Durlindana

Parole d'autore

dur-lin-dà-na

Significato Nome della spada di Orlando, paladino di Carlo Magno, e per estensione, sinonimo di spada; in senso scherzoso descrive qualunque oggetto lungo e stretto che si possa impugnare

Etimologia di origine sconosciuta, forse onomatopeica o forse connessa al latino durus, ‘durus’.

Da quasi dieci secoli due spade duellano per il titolo di arma più celebre del mondo occidentale: Excalibur, brandita da re Artù, e Durlindana, del paladino Orlando, le cui imprese sono cantate nella Chanson de geste.

Entrambe sono armi magiche, capaci di annichilire una catasta di nemici e persino di tener testa alla roccia. Se infatti la prima può penetrare nella pietra come in un panetto di burro, la seconda è refrattaria a ogni urto, come Orlando stesso scoprì quando, in fin di vita, tentò di spezzarla contro una roccia per impedire ai nemici di impadronirsene.

Tutto ciò che ottenne fu, pare, di danneggiare irreparabilmente i Pirenei, aprendovi appunto la “breccia di Orlando”. Risolse allora di nasconderla sotto il proprio corpo o, secondo un’altra leggenda, di lanciarla il più lontano possibile. La spada volò quindi per la bellezza di 300 km, fino al paesino francese di Rocamadour dove si conficcò (anche lei) in una roccia.

Del resto, a quanto si narra, Excalibur fu forgiata nel magico reame di Avalon mentre Durlindana fu donata da un angelo a Carlo Magno, che la diede poi a Orlando. Si tratta insomma di oggetti sovrannaturali, la cui energia può essere canalizzata solo da una data persona (il che le apparenta alle bacchette magiche). Vista la loro straordinarietà, quindi, non sorprende più di tanto che abbiano un nome, anche se il significato rimane un po’ oscuro.

Il linguista Spitzer, con scarso riguardo, ha ipotizzato che ‘Durlindana’ non derivi dalla leggendaria durezza della spada, bensì dalla posizione in cui quest’ultima, come quasi tutte le spade, passava la maggior parte del proprio tempo: ciondolando al fianco del suo padrone.

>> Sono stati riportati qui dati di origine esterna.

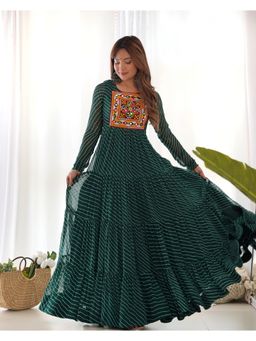 Wedani - Green Women Leheriya Printed Embroidered Tiered Anarkali Kurta
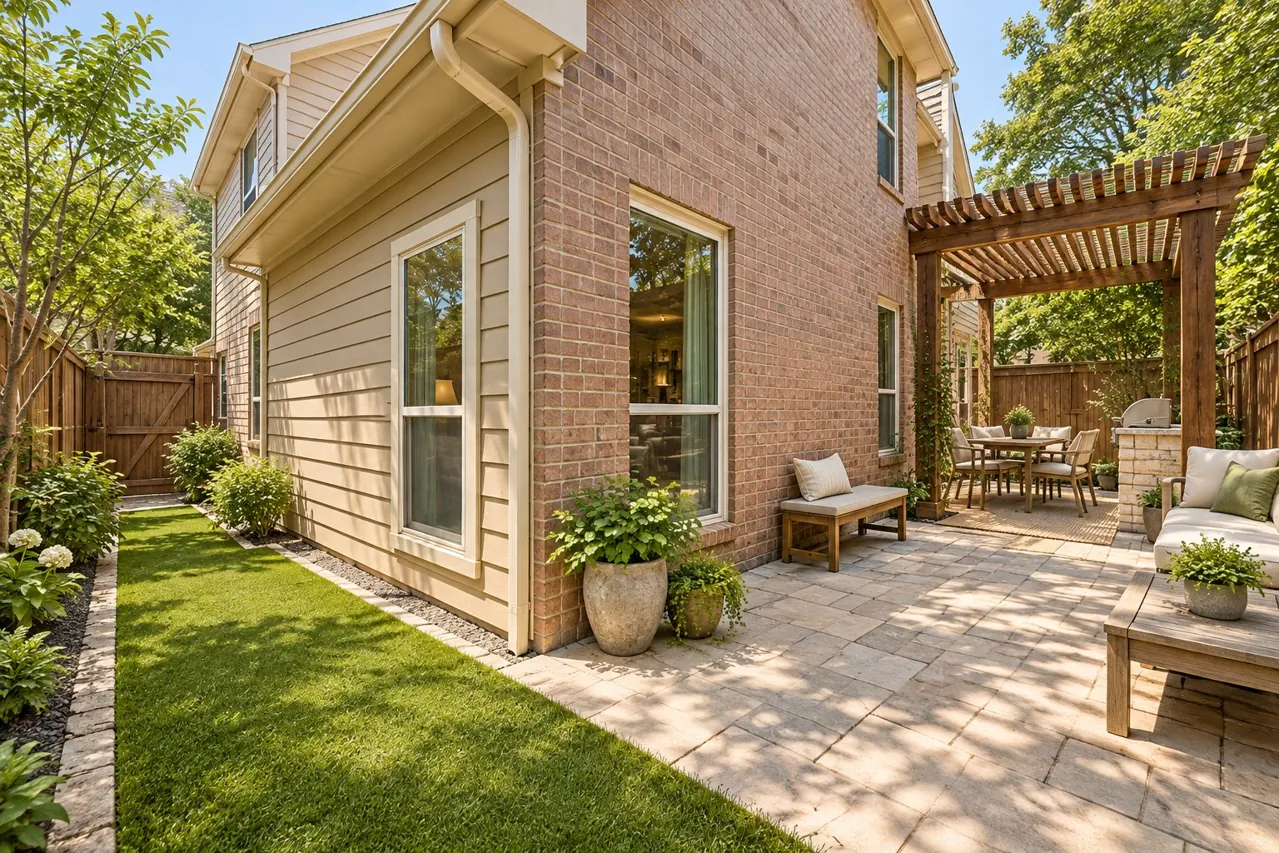Architectural illustration of a compact garden-home patio with paving and pergola inspired by Grand Addison home references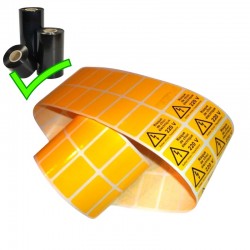 Etiquettes transfert thermique  polyester jaune, adhésif permanent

Il nome avrebbe infatti un’origine onomatopeica, evocante un (rumoroso) movimento oscillatorio. A sostegno di questa teoria Spitzer cita la somiglianza con il termine comasco ‘dirlindana’ o ‘tirlindana’, che descrive una lunga lenza fornita di piombini, e per estensione qualsiasi cosa lunga, stretta e pendula.

Una simile e assai irrispettosa estensione è spesso subita anche da Durlindana, che perdendo la lettera maiuscola finisce per designare non solo una qualunque spada, ma tutto ciò che vagamente le somiglia. “Passami quella durlindana, c’è una minestra da salvare” potrebbe dirmi mio padre in cucina, accennando al mestolo.

D’altro canto le spade magiche non sono certo gli unici oggetti dotati di un nome proprio. Tutte le navi per esempio ne hanno uno, e anche molte automobili; non per nulla in inglese è possibile riferirsi a entrambe con il pronome femminile ‘she’ invece del neutro ‘it’.

In effetti l’antropomorfizzazione degli oggetti, per quanto bizzarra possa sembrare, è un’abitudine propria degli uomini. Pressoché tutti i bambini al di sotto dei tre anni sono convinti che gli oggetti pensino per conto proprio, e tale convinzione sopravvive parzialmente in molti adulti (chi di noi non ha mai attribuito una volontà maligna al proprio computer?).

Nicholas Epley, uno dei massimi esperti di questo fenomeno, lo spiega con due motivazioni: esercitare le capacità di socializzazione e cercare di controllare (almeno con la fantasia) eventi complessi, attribuendoli all’intenzionalità di una mente simile alla nostra.

Le teorie della “mente estesa” aggiungono anche un ulteriore tassello: noi carichiamo gli oggetti che ci circondano di un investimento emotivo, in qualche modo gli affidiamo una parte della nostra identità. In realtà quindi il mondo inanimato per noi non è affatto tale, giacché racchiude la nostra anima.